I'm just wondering why it doesn't work on your side.

> 
> >I had a very rough testing based on your test guides, I indeed found
> >an issue: the IP address assigned by "ifconfig" disappears soon in the
> >first few times and after about 2 or 3 times reset, it never changes.
> >
> >(well, I saw that quite few times before while trying different QEMU
> >net devices. So, it might be a system configuration issue, or something
> >else?)
> >
> 
> You are right, this is a guest config issue, I think you should disable NetworkManager

Yeah, I figured it out by my self, and it worked when I hardcoded it at
/etc/sysconfig/network-scripts/ifcfg-eth0.

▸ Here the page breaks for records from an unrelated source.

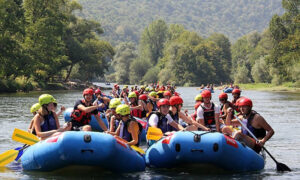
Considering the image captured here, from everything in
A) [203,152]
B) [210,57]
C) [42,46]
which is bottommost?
[203,152]

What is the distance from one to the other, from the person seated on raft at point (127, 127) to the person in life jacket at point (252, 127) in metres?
2.08

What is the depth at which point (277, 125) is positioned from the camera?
74.2 ft

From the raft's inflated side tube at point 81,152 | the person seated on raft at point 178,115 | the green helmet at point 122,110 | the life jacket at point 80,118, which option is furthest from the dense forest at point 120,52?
the raft's inflated side tube at point 81,152

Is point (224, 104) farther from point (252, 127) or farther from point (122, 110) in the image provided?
point (122, 110)

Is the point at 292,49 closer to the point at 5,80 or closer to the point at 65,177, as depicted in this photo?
the point at 5,80

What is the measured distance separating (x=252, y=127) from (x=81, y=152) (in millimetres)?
3630

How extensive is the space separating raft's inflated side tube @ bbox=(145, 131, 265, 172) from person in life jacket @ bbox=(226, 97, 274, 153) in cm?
31

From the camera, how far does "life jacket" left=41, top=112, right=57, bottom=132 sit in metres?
11.1

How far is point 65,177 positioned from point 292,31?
6867 centimetres

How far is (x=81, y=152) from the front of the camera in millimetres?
9633

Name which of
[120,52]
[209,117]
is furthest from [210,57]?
[209,117]

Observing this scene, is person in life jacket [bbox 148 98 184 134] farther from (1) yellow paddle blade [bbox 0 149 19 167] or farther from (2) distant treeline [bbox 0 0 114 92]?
(2) distant treeline [bbox 0 0 114 92]

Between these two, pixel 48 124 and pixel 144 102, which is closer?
pixel 48 124

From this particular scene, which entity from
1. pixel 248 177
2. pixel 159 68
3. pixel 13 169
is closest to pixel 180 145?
pixel 248 177
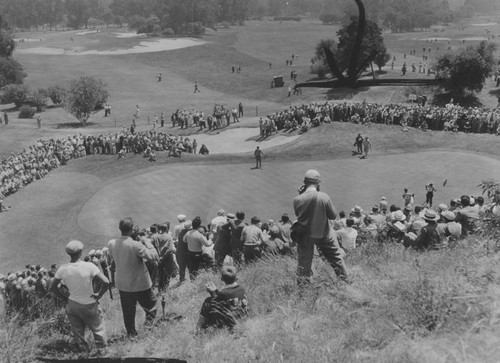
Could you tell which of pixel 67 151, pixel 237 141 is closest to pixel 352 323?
pixel 67 151

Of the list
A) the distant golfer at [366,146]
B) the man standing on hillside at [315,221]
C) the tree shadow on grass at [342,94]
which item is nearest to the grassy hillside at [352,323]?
the man standing on hillside at [315,221]

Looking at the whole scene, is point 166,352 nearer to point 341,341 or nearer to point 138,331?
point 138,331

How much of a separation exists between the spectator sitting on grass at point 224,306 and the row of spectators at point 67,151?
2635 cm

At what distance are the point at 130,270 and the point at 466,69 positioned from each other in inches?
1982

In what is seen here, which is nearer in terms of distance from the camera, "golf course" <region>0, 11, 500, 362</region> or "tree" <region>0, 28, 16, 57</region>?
"golf course" <region>0, 11, 500, 362</region>

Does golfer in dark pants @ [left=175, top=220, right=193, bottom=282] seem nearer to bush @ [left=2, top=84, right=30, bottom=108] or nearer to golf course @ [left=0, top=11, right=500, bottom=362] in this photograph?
golf course @ [left=0, top=11, right=500, bottom=362]

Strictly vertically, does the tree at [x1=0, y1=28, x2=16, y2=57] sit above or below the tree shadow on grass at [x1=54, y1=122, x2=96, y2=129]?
above

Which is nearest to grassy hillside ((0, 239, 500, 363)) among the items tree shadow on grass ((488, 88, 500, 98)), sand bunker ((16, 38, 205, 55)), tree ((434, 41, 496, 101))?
tree ((434, 41, 496, 101))

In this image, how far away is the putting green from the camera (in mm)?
25000

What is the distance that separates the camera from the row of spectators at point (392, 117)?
36688mm

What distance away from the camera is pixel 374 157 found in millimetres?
32344

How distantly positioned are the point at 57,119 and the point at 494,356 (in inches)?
2373

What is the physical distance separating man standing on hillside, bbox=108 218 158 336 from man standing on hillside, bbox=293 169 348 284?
2873 millimetres

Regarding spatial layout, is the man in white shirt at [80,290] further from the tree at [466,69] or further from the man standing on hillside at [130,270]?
the tree at [466,69]
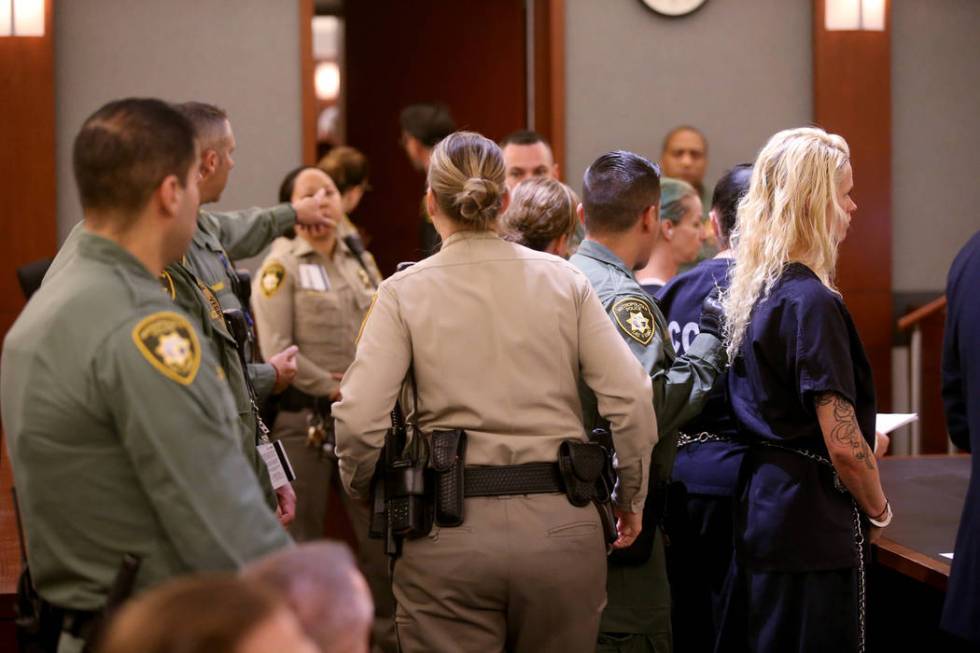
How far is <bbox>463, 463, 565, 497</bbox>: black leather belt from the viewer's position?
2.34m

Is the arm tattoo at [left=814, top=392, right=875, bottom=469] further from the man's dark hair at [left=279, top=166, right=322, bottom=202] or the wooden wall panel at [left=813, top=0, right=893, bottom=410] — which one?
the wooden wall panel at [left=813, top=0, right=893, bottom=410]

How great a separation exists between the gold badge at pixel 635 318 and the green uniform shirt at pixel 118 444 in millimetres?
1168

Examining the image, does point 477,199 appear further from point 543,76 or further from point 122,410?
point 543,76

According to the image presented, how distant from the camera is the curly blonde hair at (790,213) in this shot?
2564 millimetres

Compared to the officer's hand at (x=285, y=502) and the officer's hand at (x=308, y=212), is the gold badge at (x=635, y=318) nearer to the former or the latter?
the officer's hand at (x=285, y=502)

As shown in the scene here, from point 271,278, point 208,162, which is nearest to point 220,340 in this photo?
point 208,162

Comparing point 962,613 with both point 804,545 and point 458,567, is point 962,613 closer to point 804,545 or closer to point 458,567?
point 804,545

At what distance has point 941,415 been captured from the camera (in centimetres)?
615

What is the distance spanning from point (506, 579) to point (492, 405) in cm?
32

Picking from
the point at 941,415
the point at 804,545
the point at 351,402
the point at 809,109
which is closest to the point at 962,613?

> for static IP addresses. Please use only the virtio-net device.
> 
> You cant try this:
> sudo systemctl stop NetworkManager
> sudo systemctl disable NetworkManager

Thanks for the info and tip!

> 
> >Besides that, it works, say, I can wget a big file from host.
> >
> 
> The target here is traffic between 2 VMs.
> We want to be able to ping (for example) between VMS when MQ > 1 is enabled on both guests:
> - ethtool -L eth0 combined <queues nr, the same as QEMU>

As you can see from my command log, I did so and it worked :)

> 
> Thank you again for the involvement, this is very much appreciated!

Welcome! I need fix it if there is a bug.